People go on about dogs being dangerous around children etc. Between 1992 and 2002 in the UK around 90 children were killed - by their parents. Statistically a child has a far higher risk of being killed by their parents than their dog.


----------



## Kare (Mar 9, 2010)

mscongeniality said:


> Controversially I used to leave my dog with my child all the time. When she was outside playing on the shared veranda I'd send the dog with her. I was always a bit paranoid to take my eyes off her even though she was just outside my front door but I knew that little dog would defend my daughter with her last breath.
> People go on about dogs being dangerous around children etc. Between 1992 and 2002 in the UK around 90 children were killed - by their parents. Statistically a child has a far higher risk of being killed by their parents than their dog.
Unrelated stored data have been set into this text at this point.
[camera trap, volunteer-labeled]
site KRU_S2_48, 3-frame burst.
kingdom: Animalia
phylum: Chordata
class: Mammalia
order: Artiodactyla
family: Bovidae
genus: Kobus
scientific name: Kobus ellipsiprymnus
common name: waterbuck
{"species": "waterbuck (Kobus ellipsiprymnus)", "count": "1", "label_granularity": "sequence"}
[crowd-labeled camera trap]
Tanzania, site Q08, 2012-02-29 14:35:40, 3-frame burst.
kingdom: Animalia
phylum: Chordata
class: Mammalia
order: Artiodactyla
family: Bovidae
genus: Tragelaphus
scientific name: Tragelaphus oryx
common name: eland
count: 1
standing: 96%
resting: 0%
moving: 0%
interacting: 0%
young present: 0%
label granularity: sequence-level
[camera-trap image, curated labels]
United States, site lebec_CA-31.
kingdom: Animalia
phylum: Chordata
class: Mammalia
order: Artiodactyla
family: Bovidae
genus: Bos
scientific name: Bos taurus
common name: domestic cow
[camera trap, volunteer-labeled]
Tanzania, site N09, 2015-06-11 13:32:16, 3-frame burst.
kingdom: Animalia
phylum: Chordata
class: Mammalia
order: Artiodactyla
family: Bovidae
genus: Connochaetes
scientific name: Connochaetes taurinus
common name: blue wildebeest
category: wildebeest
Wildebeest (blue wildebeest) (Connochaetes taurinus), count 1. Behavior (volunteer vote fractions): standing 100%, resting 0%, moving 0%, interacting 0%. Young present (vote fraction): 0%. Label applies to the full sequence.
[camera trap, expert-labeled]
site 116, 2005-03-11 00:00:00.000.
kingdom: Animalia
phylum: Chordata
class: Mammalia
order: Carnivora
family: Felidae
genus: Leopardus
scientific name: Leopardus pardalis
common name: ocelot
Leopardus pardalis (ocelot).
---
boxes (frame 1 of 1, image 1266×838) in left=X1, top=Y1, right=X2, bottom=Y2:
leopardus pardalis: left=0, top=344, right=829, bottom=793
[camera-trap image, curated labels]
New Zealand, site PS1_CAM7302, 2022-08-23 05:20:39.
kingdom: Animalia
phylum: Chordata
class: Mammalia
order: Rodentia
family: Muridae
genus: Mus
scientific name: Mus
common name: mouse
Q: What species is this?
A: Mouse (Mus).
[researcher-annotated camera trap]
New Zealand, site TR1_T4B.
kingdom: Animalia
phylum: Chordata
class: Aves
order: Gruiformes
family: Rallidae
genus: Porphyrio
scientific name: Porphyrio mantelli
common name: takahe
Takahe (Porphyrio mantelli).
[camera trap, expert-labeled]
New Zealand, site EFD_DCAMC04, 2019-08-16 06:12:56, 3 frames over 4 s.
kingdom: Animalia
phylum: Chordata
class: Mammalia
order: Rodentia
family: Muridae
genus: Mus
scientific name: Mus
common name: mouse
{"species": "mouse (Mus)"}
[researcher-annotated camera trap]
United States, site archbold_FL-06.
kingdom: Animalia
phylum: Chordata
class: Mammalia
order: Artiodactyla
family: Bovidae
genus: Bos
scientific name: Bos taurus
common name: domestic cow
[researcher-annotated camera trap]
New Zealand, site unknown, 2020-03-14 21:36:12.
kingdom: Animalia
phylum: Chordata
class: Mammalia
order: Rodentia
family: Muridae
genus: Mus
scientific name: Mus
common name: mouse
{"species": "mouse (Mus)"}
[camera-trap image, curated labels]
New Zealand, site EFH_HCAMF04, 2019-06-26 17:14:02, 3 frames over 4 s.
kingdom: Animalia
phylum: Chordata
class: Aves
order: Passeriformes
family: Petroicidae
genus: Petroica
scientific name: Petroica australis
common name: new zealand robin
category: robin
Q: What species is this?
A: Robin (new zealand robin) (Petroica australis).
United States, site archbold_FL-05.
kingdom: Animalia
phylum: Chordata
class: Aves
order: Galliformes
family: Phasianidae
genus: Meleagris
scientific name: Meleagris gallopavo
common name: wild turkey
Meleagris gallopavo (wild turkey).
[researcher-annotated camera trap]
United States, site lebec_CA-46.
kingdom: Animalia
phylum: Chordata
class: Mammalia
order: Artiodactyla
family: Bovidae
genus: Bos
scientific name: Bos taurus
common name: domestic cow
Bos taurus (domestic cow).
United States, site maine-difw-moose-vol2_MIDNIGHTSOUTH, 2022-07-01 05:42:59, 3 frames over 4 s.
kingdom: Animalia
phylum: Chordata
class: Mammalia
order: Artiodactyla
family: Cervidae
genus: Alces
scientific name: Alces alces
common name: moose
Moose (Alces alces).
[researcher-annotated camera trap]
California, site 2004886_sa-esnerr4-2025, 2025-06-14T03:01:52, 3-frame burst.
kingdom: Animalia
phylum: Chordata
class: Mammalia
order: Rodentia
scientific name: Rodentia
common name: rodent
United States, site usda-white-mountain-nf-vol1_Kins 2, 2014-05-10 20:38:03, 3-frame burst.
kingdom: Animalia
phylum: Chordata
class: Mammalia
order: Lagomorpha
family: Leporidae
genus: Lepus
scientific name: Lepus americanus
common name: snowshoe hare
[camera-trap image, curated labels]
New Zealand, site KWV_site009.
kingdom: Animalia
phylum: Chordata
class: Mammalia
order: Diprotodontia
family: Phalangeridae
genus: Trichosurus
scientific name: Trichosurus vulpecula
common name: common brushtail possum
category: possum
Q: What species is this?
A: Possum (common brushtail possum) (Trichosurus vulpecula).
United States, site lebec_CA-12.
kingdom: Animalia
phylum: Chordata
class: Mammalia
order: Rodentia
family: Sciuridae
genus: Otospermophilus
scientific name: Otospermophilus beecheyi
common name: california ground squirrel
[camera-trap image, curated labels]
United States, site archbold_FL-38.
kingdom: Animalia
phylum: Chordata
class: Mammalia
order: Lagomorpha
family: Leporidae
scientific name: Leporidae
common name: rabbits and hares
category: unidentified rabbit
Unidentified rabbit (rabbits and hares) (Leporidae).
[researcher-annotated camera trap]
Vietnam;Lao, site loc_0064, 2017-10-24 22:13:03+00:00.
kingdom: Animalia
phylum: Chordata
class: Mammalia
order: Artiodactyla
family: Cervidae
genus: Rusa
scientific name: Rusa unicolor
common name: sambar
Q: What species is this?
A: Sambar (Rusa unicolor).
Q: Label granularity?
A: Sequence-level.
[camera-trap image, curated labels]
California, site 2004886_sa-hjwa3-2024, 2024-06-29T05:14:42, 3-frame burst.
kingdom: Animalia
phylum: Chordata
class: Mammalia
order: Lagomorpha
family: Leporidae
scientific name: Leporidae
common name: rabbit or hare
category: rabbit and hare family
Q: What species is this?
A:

I think you stats on children killed by parents are incorrect. In just England and Wales a child is killed by another human every 7 DAYS, of this the child will be killed by a parent/primary guardian every 10 Days, that is approx 36 a year just for England and Wales. 

So the rate for the whole of the UK is far far higher than 90 in 10 years I am afraid.


----------



## mscongeniality (Apr 15, 2008)

That's scary. I must have misread when I looked it up. I knew it was far higher than the incidence of dogs killing children but no idea it was that high.


----------



## annsimpson1 (Mar 23, 2008)

I suppose we will all defend the pets that we have regardless of their breed and often either choose to ignore or don't see through love any faults they may have. Its much the same as how we see our children to others they maybe right little/big pests but to us they can do nothing wrong, we do have to stand back sometimes and look at our animals/children etc thorugh other's eyes I suppose in that case my young pup when he goes to say hello to all the other dogs could be seen as a nuisance. However all the people I've met in the park have been only to pleased to say hello and most of the dogs as well, I won't keep him on a lead and I suppose as he gets older he'll calm down at the moment he just wants to run. I was told to treat him as a big/normal dog and thats what I do there's not a bit of nastiness/snappy in him and I'm sure its because he's always been encouraged to say hello to others both human and dog. He will always come back to me after he's said hello and I also assumed that any other dog could tell by his body language that he's trying to be freindly therefore any dog that reacted non freindly wouldn't be very nice, and if it was prone to not liking other dogs should be wearing a muzzle.


----------



## AB's (Oct 3, 2009)

annsimpson1 said:


> I suppose we will all defend the pets that we have regardless of their breed and often either choose to ignore or don't see through love any faults they may have. Its much the same as how we see our children to others they maybe right little/big pests but to us they can do nothing wrong, we do have to stand back sometimes and look at our animals/children etc thorugh other's eyes I suppose in that case my young pup when he goes to say hello to all the other dogs could be seen as a nuisance. However all the people I've met in the park have been only to pleased to say hello and most of the dogs as well, I won't keep him on a lead and I suppose as he gets older he'll calm down at the moment he just wants to run. I was told to treat him as a big/normal dog and thats what I do there's not a bit of nastiness/snappy in him and I'm sure its because he's always been encouraged to say hello to others both human and dog. He will always come back to me after he's said hello and I also assumed that any other dog could tell by his body language that he's trying to be freindly therefore any dog that reacted non freindly wouldn't be very nice, and if it was prone to not liking other dogs should be wearing a muzzle.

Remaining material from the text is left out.